The angle of the light from the street elongated his shadow. He gazed up at it as he stumbled along, as if imagining it reflected his true height. He tripped over a crack in the concrete. I quickened my pace. I couldn’t let him reach the other end of the corridor. Here was good. Here was right. Behind the bar’s dumpster, where no one from the street would notice the happenings in the shadows.
Don’t do it, said the voice that wasn’t mine.
“Do it,” I whispered out loud.
I sprinted. My sneakers splashed through a puddle of foul-smelling standing water. The man turned around. The whites of his eyes flashed. He lifted his hands in defense. Too late. I was already upon him. Had already drawn the knife from my pocket. Had already plunged it into his chest. Logistically, it was more difficult than I thought it would be. The knife made it through his skin then hit a rib. I drew it out and tried again. More bone. The man fought to free himself, blood dotting his Brooks Brothers shirt, but I dragged him behind the dumpster as planned. He was drunk but mobile. He landed a wild punch to my rib cage, pushed my face away with the flat of his palm. A brief flash of panic overwhelmed me. Not again.
I gripped his too-wide suit jacket in one hand and slammed him against the wall. Then I regripped the knife, turned it sideways, and tried a spot lower down. This time, the blade slipped in between his ribs with a satisfying wet squelch. The man spluttered. He slid down the wall. I knelt with him and tried to yank the blade free, but his body kept it suctioned in place. I planted a foot against his torso and wrenched it out. Plunged it again. Pulled it out. In. Out. And again. Blood dribbled from his mouth. I flung off my hood, put my face right up to his.

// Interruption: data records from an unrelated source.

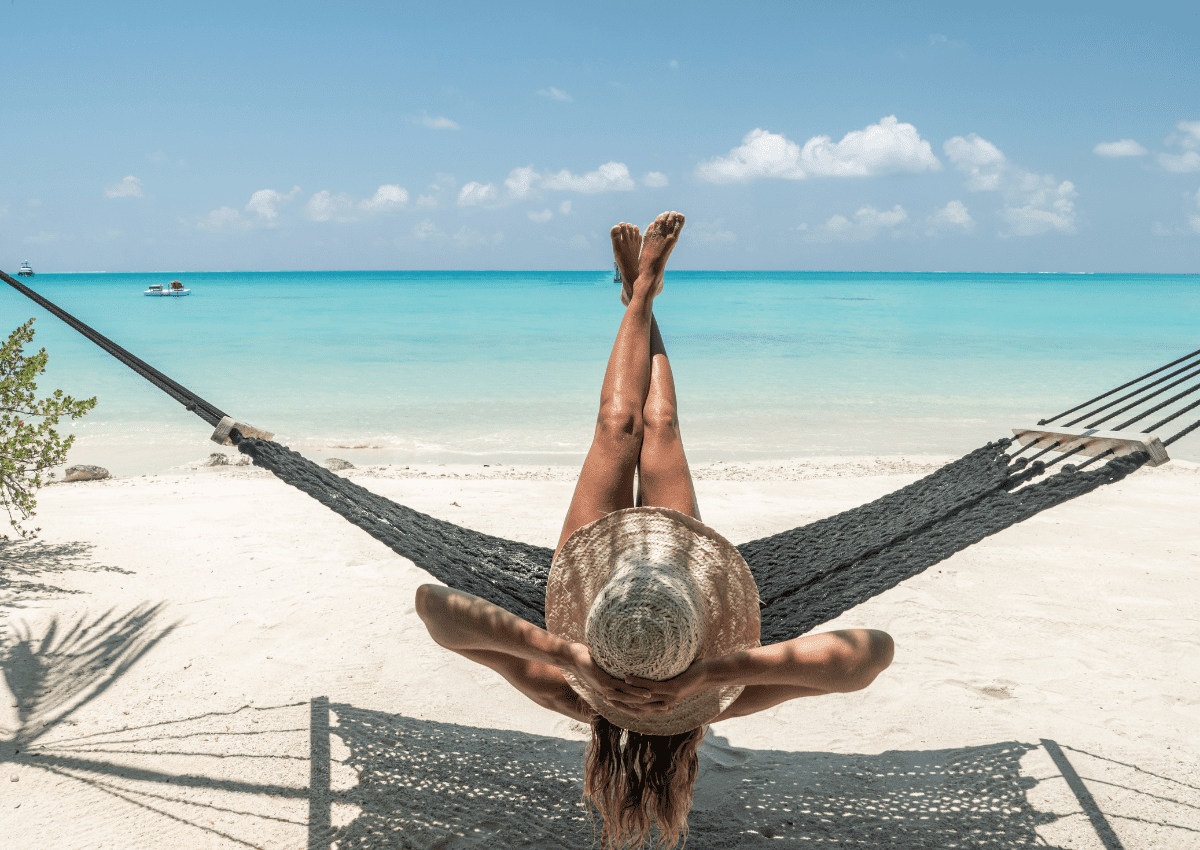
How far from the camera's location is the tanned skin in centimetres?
120

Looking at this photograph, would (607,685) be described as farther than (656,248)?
No

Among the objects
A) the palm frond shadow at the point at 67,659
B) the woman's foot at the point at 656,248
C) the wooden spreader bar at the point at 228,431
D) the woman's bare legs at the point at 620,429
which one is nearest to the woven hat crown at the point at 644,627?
the woman's bare legs at the point at 620,429

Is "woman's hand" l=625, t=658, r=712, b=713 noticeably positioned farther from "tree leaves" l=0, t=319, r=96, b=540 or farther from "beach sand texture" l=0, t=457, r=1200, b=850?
"tree leaves" l=0, t=319, r=96, b=540

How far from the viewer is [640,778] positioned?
138 cm

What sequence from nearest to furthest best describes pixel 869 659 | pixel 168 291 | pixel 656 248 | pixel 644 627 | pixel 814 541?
pixel 644 627, pixel 869 659, pixel 656 248, pixel 814 541, pixel 168 291

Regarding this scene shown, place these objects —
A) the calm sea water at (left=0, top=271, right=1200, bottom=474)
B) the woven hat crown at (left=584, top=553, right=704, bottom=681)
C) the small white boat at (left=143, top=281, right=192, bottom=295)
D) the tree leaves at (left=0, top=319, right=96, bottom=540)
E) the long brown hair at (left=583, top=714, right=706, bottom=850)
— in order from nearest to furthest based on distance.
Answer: the woven hat crown at (left=584, top=553, right=704, bottom=681) < the long brown hair at (left=583, top=714, right=706, bottom=850) < the tree leaves at (left=0, top=319, right=96, bottom=540) < the calm sea water at (left=0, top=271, right=1200, bottom=474) < the small white boat at (left=143, top=281, right=192, bottom=295)

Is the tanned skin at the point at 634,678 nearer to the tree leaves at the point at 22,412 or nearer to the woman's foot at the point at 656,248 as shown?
the woman's foot at the point at 656,248

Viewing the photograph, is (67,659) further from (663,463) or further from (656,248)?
(656,248)

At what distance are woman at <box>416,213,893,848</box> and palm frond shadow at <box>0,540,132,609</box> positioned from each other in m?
2.28

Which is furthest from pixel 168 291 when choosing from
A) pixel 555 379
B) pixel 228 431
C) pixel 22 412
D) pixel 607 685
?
pixel 607 685

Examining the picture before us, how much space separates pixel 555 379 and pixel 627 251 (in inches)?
411

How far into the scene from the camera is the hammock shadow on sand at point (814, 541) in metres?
1.90

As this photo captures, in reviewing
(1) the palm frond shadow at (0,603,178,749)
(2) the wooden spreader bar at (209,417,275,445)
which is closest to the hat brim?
(2) the wooden spreader bar at (209,417,275,445)

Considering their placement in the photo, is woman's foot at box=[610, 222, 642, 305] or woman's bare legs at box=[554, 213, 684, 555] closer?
woman's bare legs at box=[554, 213, 684, 555]
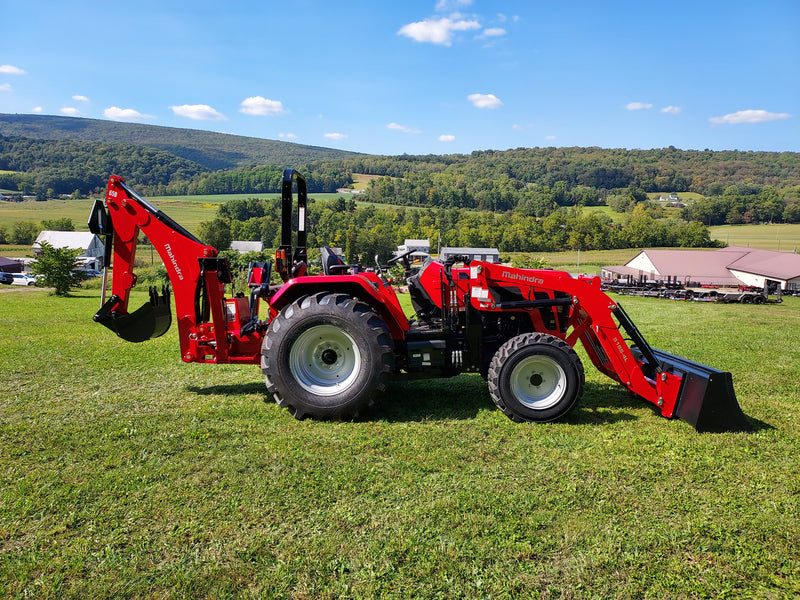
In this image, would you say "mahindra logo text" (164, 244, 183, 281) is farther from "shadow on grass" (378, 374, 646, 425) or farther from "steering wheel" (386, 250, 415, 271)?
"shadow on grass" (378, 374, 646, 425)

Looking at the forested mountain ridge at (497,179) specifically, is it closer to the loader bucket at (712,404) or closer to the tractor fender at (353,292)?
the loader bucket at (712,404)

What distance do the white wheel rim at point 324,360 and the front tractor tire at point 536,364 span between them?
1703mm

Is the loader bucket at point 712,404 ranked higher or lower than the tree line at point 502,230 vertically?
lower

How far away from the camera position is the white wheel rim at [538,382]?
20.4ft

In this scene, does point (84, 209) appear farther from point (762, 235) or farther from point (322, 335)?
point (762, 235)

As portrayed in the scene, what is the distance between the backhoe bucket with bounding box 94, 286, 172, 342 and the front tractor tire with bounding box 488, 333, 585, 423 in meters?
4.76

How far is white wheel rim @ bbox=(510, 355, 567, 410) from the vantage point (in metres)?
6.23

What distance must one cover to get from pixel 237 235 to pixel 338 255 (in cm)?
7982

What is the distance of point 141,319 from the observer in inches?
289

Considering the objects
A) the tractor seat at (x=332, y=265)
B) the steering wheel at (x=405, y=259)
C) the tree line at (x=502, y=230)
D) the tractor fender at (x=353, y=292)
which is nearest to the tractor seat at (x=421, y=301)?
the steering wheel at (x=405, y=259)

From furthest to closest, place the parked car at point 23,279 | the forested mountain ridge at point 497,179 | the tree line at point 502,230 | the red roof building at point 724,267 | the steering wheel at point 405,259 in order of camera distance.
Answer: the forested mountain ridge at point 497,179, the tree line at point 502,230, the red roof building at point 724,267, the parked car at point 23,279, the steering wheel at point 405,259

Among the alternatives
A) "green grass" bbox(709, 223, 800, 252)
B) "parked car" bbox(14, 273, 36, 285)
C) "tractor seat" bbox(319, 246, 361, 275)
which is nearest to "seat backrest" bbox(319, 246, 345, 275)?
"tractor seat" bbox(319, 246, 361, 275)

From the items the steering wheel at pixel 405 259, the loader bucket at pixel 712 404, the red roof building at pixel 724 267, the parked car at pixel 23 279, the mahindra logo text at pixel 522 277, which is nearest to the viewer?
the loader bucket at pixel 712 404

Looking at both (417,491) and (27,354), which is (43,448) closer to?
(417,491)
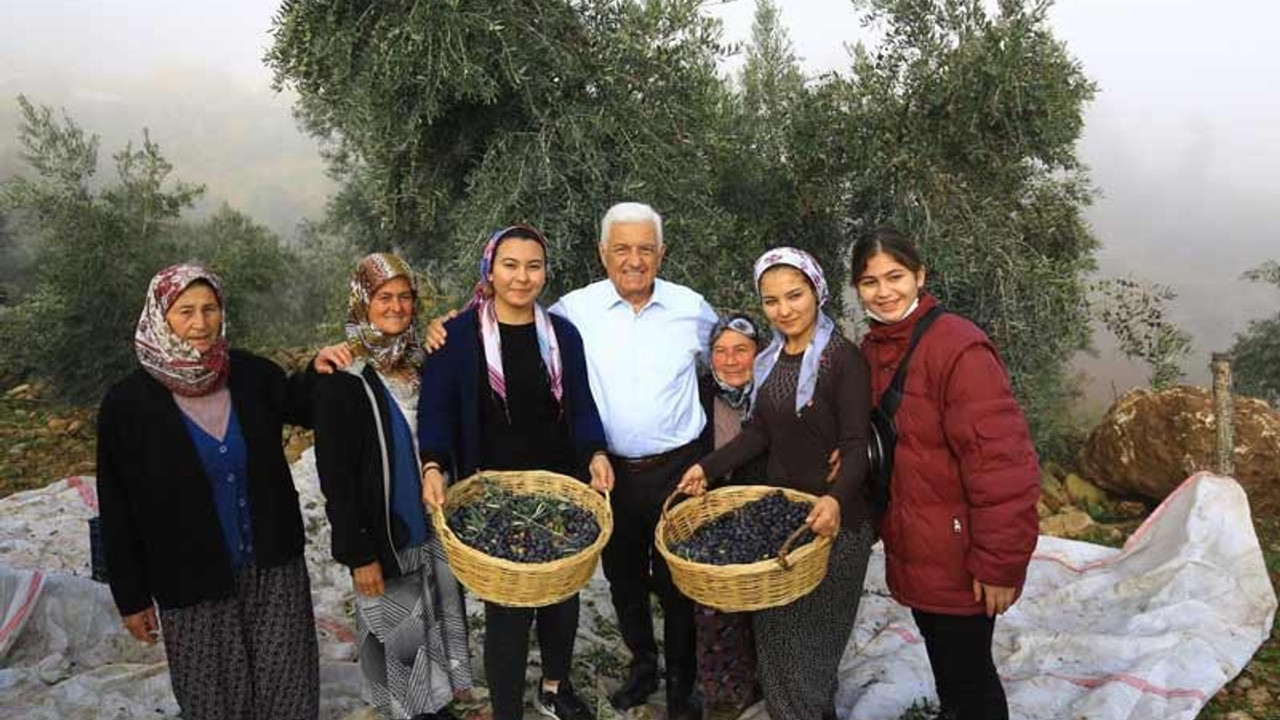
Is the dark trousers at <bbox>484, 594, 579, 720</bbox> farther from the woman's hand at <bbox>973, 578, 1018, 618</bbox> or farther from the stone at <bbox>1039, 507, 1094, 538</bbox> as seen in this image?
the stone at <bbox>1039, 507, 1094, 538</bbox>

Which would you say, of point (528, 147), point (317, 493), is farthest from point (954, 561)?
point (317, 493)

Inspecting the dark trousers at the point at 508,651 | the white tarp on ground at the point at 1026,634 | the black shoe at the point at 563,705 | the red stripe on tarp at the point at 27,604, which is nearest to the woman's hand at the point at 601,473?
the dark trousers at the point at 508,651

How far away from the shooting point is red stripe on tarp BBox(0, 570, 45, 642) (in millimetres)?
3901

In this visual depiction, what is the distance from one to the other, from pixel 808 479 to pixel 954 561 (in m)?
0.57

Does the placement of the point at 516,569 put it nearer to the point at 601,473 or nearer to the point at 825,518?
the point at 601,473

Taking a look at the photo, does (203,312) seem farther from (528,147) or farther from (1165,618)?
(1165,618)

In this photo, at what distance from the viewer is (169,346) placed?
2.55m

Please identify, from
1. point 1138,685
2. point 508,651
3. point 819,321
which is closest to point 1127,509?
point 1138,685

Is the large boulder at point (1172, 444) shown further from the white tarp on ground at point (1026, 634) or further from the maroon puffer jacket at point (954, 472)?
the maroon puffer jacket at point (954, 472)

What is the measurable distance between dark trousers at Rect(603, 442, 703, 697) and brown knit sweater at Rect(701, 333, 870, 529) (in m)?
0.26

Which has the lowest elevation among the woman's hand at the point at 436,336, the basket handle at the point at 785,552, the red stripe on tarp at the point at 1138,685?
the red stripe on tarp at the point at 1138,685

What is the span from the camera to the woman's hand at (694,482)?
305cm

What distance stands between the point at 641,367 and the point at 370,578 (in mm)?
→ 1301

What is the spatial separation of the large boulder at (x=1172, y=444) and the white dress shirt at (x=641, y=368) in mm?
5956
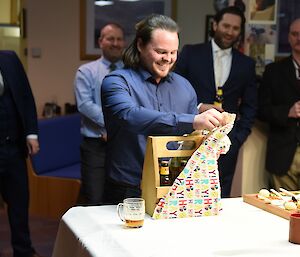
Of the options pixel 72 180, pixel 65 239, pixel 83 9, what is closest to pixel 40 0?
pixel 83 9

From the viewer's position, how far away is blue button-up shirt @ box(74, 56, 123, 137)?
388 centimetres

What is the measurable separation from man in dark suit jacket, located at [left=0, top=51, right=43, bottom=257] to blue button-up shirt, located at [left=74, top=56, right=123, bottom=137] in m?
0.37

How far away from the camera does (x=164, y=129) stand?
2.26m

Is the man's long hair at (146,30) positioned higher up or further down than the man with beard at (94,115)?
higher up

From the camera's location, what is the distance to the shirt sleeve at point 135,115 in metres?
2.23

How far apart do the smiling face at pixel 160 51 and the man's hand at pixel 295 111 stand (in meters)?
1.42

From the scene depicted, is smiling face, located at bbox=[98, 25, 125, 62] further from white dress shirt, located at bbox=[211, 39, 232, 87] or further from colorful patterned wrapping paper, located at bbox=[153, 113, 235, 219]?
colorful patterned wrapping paper, located at bbox=[153, 113, 235, 219]

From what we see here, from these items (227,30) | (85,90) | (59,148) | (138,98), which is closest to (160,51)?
(138,98)

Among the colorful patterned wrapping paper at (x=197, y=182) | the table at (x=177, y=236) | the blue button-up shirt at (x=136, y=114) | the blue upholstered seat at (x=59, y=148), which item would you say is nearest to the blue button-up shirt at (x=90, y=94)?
the blue upholstered seat at (x=59, y=148)

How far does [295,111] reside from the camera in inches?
143

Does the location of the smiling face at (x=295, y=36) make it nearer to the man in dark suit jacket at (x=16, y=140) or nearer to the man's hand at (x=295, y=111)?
the man's hand at (x=295, y=111)

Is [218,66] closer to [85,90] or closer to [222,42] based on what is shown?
[222,42]

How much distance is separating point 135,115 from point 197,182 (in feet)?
1.14

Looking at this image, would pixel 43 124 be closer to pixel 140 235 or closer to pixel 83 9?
pixel 83 9
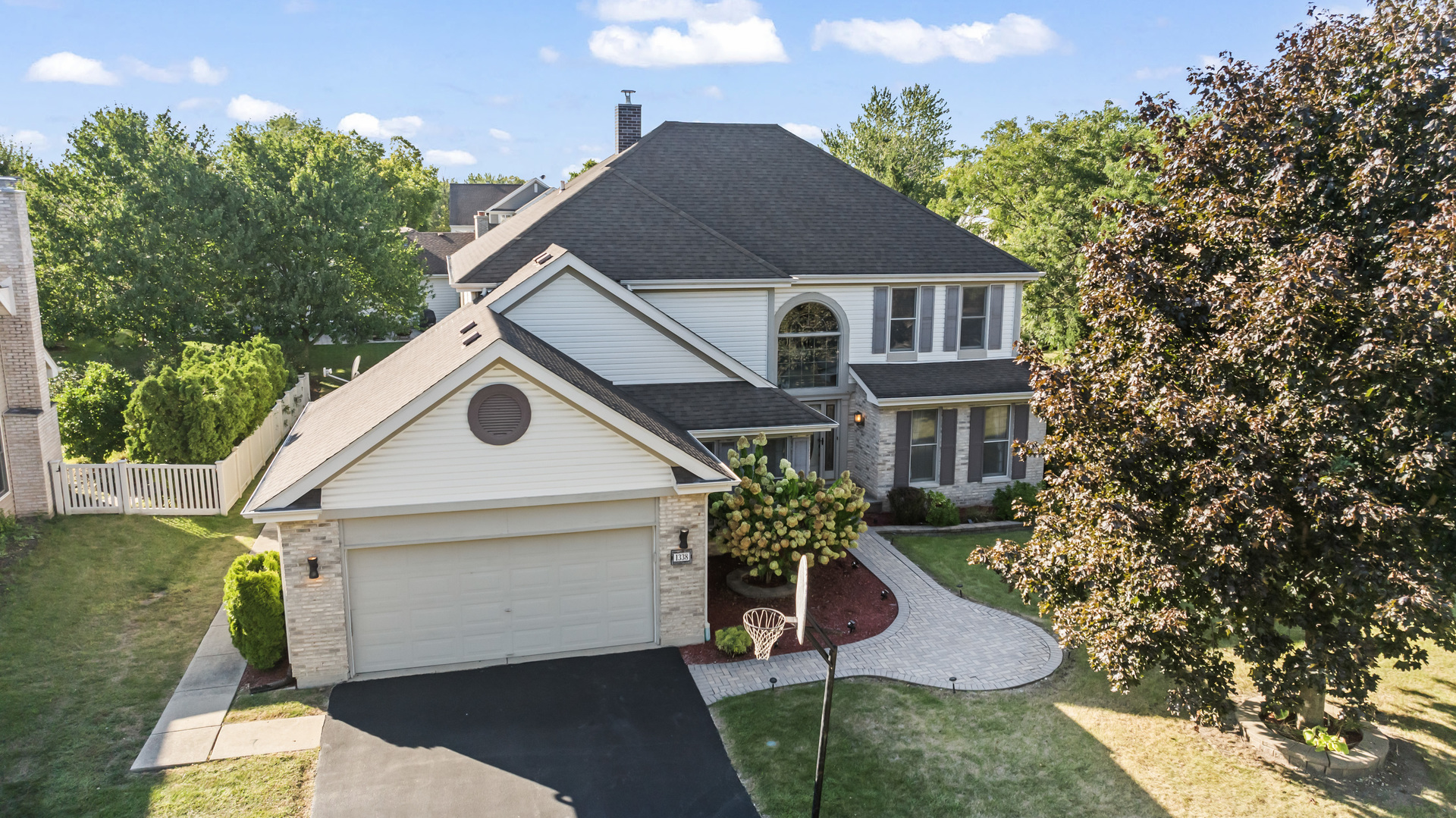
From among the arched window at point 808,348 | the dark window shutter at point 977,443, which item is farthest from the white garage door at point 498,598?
the dark window shutter at point 977,443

“Do you remember me?” I said. My voice was strong, level, even, but raspy from disuse. “Do you know who I am?”
“V-Veronica Bauer,” he sputtered, spraying blood. “You—you’re supposed to be dead.”
“Twelve years ago, you watched as your friends raped me and my mother.” I traced the knife across his cheek, savoring the look of pure terror that made his eyes flash. “You found pleasure in it. You had a hand in her death. I wanted to ask you. Was it worth it?”
His voice bubbled. “Was it worth what?”
I leaned closer. Whispered. “Dying for.”
I didn’t allow him the chance to answer. Something primal, urged by seething, unbridled rage, lifted my hand again. I drew the knife across the front of his throat. Warm blood gushed over my hands, across my face. The man gurgled and slumped over. He was a painting in red, and I held the brush. I waited—more waiting—until the rasping breaths stopped. Until the steady beat of blood from his wounds slowed and ceased. Until he was no more than a shell of a man. Maybe in death, he would achieve the height he always dreamed of. But I hoped not.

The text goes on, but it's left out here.